• **Objective 1**: Please copy the passage on Daniel Crémieux starting at "Daniel Crémieux (born" and ending at "by beautiful clothes.", swapping "clothing" for "apparel".
• **Objective 2**:
Answer these from the passage on Daniel Crémieux:
(a) In which city was he born?
(b) In what year did he launch his brand?
(c) What did his father own?

• **Supplied text**:
++++++++++
Daniel Crémieux (born May 22, 1938) is a French fashion designer best known for his preppy style clothing, mainly menswear. He launched his brand, Daniel Crémieux, in 1976 in France.

Personal life 
Born on May 22, 1938, in Marseille, Daniel Crémieux went to London when he was seventeen to study English.

Career 
Daniel's fondness for fashion started when he was very young. His father owned clothing stores in the south of France, and he was constantly surrounded by beautiful clothes. 

When he was seventeen, Daniel went to London to study English. It was there that he discovered the stylish elegance of braces, badges and checked pullovers worn with pride by university students. Upon his return to France, Daniel brought back a seamless Shetland sweater, something quite unknown in France at the time, and with it the foundation for his vision of a sophisticated interpretation of the emerging Preppy look.
++++++++++
• **Collected data**:
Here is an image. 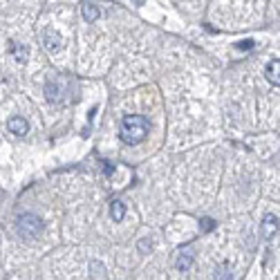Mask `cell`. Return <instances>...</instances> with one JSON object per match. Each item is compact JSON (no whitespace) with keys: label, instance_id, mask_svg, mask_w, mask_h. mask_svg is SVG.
<instances>
[{"label":"cell","instance_id":"1","mask_svg":"<svg viewBox=\"0 0 280 280\" xmlns=\"http://www.w3.org/2000/svg\"><path fill=\"white\" fill-rule=\"evenodd\" d=\"M148 134V119L142 114H128L121 121V130H119V137L123 144L128 146H137L146 139Z\"/></svg>","mask_w":280,"mask_h":280},{"label":"cell","instance_id":"2","mask_svg":"<svg viewBox=\"0 0 280 280\" xmlns=\"http://www.w3.org/2000/svg\"><path fill=\"white\" fill-rule=\"evenodd\" d=\"M16 231L25 240H34L43 231V220L34 213H23L21 218L16 220Z\"/></svg>","mask_w":280,"mask_h":280},{"label":"cell","instance_id":"3","mask_svg":"<svg viewBox=\"0 0 280 280\" xmlns=\"http://www.w3.org/2000/svg\"><path fill=\"white\" fill-rule=\"evenodd\" d=\"M278 226H280V222L278 218L273 213H267L262 218V222H260V235H262V240H271L273 235L278 233Z\"/></svg>","mask_w":280,"mask_h":280},{"label":"cell","instance_id":"4","mask_svg":"<svg viewBox=\"0 0 280 280\" xmlns=\"http://www.w3.org/2000/svg\"><path fill=\"white\" fill-rule=\"evenodd\" d=\"M43 47H45L47 52H59V50H63L61 34L56 32V30H52V27H47V30L43 32Z\"/></svg>","mask_w":280,"mask_h":280},{"label":"cell","instance_id":"5","mask_svg":"<svg viewBox=\"0 0 280 280\" xmlns=\"http://www.w3.org/2000/svg\"><path fill=\"white\" fill-rule=\"evenodd\" d=\"M264 76H267V81L271 85H276V88H280V61L273 59L267 63V67H264Z\"/></svg>","mask_w":280,"mask_h":280},{"label":"cell","instance_id":"6","mask_svg":"<svg viewBox=\"0 0 280 280\" xmlns=\"http://www.w3.org/2000/svg\"><path fill=\"white\" fill-rule=\"evenodd\" d=\"M7 128H9V132H14V134H27L30 123H27V119H23V117H12L7 121Z\"/></svg>","mask_w":280,"mask_h":280},{"label":"cell","instance_id":"7","mask_svg":"<svg viewBox=\"0 0 280 280\" xmlns=\"http://www.w3.org/2000/svg\"><path fill=\"white\" fill-rule=\"evenodd\" d=\"M81 14H83V18H85L88 23L99 21V16H101L99 7H96L94 3H83V7H81Z\"/></svg>","mask_w":280,"mask_h":280},{"label":"cell","instance_id":"8","mask_svg":"<svg viewBox=\"0 0 280 280\" xmlns=\"http://www.w3.org/2000/svg\"><path fill=\"white\" fill-rule=\"evenodd\" d=\"M110 215H112V222H121L125 218V204L121 200L110 202Z\"/></svg>","mask_w":280,"mask_h":280},{"label":"cell","instance_id":"9","mask_svg":"<svg viewBox=\"0 0 280 280\" xmlns=\"http://www.w3.org/2000/svg\"><path fill=\"white\" fill-rule=\"evenodd\" d=\"M9 52L14 54V59L18 63H27V56H30V50L23 45H18V43H9Z\"/></svg>","mask_w":280,"mask_h":280},{"label":"cell","instance_id":"10","mask_svg":"<svg viewBox=\"0 0 280 280\" xmlns=\"http://www.w3.org/2000/svg\"><path fill=\"white\" fill-rule=\"evenodd\" d=\"M191 264H193V253H191V251H186V253H180V255H177L175 267L180 269V271H188V269H191Z\"/></svg>","mask_w":280,"mask_h":280},{"label":"cell","instance_id":"11","mask_svg":"<svg viewBox=\"0 0 280 280\" xmlns=\"http://www.w3.org/2000/svg\"><path fill=\"white\" fill-rule=\"evenodd\" d=\"M90 273H92V278H105L108 276V273H105V267L101 262H96V260L90 264Z\"/></svg>","mask_w":280,"mask_h":280},{"label":"cell","instance_id":"12","mask_svg":"<svg viewBox=\"0 0 280 280\" xmlns=\"http://www.w3.org/2000/svg\"><path fill=\"white\" fill-rule=\"evenodd\" d=\"M200 229H202V233H211V231L215 229V220L213 218H202L200 220Z\"/></svg>","mask_w":280,"mask_h":280},{"label":"cell","instance_id":"13","mask_svg":"<svg viewBox=\"0 0 280 280\" xmlns=\"http://www.w3.org/2000/svg\"><path fill=\"white\" fill-rule=\"evenodd\" d=\"M137 249H139V253H148V251L153 249L151 240H148V238H142V240H139V244H137Z\"/></svg>","mask_w":280,"mask_h":280},{"label":"cell","instance_id":"14","mask_svg":"<svg viewBox=\"0 0 280 280\" xmlns=\"http://www.w3.org/2000/svg\"><path fill=\"white\" fill-rule=\"evenodd\" d=\"M235 47H238L240 52H249V50H253V47H255V43H253V41H249V38H247V41H240Z\"/></svg>","mask_w":280,"mask_h":280},{"label":"cell","instance_id":"15","mask_svg":"<svg viewBox=\"0 0 280 280\" xmlns=\"http://www.w3.org/2000/svg\"><path fill=\"white\" fill-rule=\"evenodd\" d=\"M215 278H233V273H231L229 267H220L218 271H215Z\"/></svg>","mask_w":280,"mask_h":280}]
</instances>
++++++++++
• **Final result 1**:
Daniel Crémieux (born May 22, 1938) is a French fashion designer best known for his preppy style apparel, mainly menswear. He launched his brand, Daniel Crémieux, in 1976 in France.

Personal life 
Born on May 22, 1938, in Marseille, Daniel Crémieux went to London when he was seventeen to study English.

Career 
Daniel's fondness for fashion started when he was very young. His father owned apparel stores in the south of France, and he was constantly surrounded by beautiful clothes.

• **Final result 2**:
(a) Marseille
(b) 1976
(c) Clothing stores in the south of France